Right up there with the paintball fight.
"No hard feelings"
"You shot me in the bollocks, Tim"
"Like I said, no hard feelings"
Speaking of Spara, he has revealed that his next story will NOT be a 'pale imitation' of Shada. The fact he has been starting threads about how wonderful Shada is (the bits where no one makes any jokes, any roads, because 'undergraduate humor' condoned by Williams is chavishness of the highest order) is pure coincidence.
Damnit. His hypocrisy is nearing levels strong enough to lure me back onto OG...
Well, not really, no. Because Saward wrote him as a complete plonker...
Oh yeah...
And I said otherwise where exactly?
Touchy touche.
If I could remember it I'd have something to say.
That's reasonable.
At any rate, a great many writers seem unable to contain their lust when writing for Peri. (Terry? Dear god man WHAT HAVE YOU DONE?!?)
Ask what he HASN'T done.

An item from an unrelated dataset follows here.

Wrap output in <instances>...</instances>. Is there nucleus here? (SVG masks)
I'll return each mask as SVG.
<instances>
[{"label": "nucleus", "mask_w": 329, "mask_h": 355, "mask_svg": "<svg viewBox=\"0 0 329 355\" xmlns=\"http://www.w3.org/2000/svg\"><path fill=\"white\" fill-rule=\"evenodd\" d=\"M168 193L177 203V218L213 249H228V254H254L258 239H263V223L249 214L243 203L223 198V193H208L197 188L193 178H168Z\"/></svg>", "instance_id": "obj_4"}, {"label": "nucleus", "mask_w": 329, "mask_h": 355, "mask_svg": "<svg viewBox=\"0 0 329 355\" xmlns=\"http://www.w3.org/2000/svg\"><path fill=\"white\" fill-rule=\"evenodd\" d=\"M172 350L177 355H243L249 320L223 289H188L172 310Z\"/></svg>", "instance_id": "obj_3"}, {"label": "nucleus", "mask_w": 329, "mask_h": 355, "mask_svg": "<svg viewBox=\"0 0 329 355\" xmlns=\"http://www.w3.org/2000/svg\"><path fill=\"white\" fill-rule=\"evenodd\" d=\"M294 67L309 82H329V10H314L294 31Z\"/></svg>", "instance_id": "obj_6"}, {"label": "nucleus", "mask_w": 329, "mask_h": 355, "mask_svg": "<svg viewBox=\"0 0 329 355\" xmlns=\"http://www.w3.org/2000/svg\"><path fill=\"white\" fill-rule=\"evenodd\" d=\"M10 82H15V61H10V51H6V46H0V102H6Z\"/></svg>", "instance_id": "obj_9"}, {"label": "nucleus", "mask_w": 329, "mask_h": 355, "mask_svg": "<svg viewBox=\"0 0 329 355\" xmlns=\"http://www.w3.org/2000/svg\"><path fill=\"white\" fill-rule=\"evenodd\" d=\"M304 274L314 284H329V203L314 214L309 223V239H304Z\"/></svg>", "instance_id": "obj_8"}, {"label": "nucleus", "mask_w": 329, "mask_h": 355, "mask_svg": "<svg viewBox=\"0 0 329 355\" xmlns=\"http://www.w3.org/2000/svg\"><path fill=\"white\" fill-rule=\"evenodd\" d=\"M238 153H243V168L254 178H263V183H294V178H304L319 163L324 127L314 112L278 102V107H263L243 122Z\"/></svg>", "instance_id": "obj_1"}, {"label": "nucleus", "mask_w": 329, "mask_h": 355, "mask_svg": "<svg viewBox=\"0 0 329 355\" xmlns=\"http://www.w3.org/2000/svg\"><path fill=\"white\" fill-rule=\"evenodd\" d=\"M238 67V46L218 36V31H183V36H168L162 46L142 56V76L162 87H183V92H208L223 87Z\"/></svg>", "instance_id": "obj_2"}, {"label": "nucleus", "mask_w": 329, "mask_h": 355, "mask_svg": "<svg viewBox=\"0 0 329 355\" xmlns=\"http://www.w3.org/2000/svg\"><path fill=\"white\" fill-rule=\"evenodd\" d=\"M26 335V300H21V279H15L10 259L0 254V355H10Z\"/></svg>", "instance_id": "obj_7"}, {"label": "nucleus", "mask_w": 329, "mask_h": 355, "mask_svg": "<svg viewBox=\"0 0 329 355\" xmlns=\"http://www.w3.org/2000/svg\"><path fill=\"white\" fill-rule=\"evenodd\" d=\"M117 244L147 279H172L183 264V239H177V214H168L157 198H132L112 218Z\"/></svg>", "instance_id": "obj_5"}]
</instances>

It's a shorter list.
The humanoid every alien wants to sex. (Apart from Sil)
Who DOES like her in feathers...
Maybe you could have enjoyed it more if you read the pages instead of counting them?
Maybe I wouldn't have counted the pages if they held anything REMOTELY INTERESTING!
I went back and had a look at it, but the revelation is treated far too light-heartedly for me to think it's meant to be Mondas. It comes across a bit of comic relief than anything else.
Yeah. I got the impression that Earth becomes identical to 'our' one and the Doctor visits alternate ones whenever aliens aren't on the front pages of the newspapers...
(And besides, how can a planet be 'upside down', anyway?)
Not sure...
When was that?
Spare Parts. Cyber conversion only works because its partially based on the Doctor's brain pattern. Without him, they would have died out in no time.
"No hard feelings"
"You shot me in the bollocks, Tim"
"Like I said, no hard feelings"
Did I mention Spaced rocks with the power of a Parkinson's suffer on the San Andreas fault?
Damnit. His hypocrisy is nearing levels strong enough to lure me back onto OG...
Oh and I told people your browser is playing up, and you'd like Alistair Miles to appear.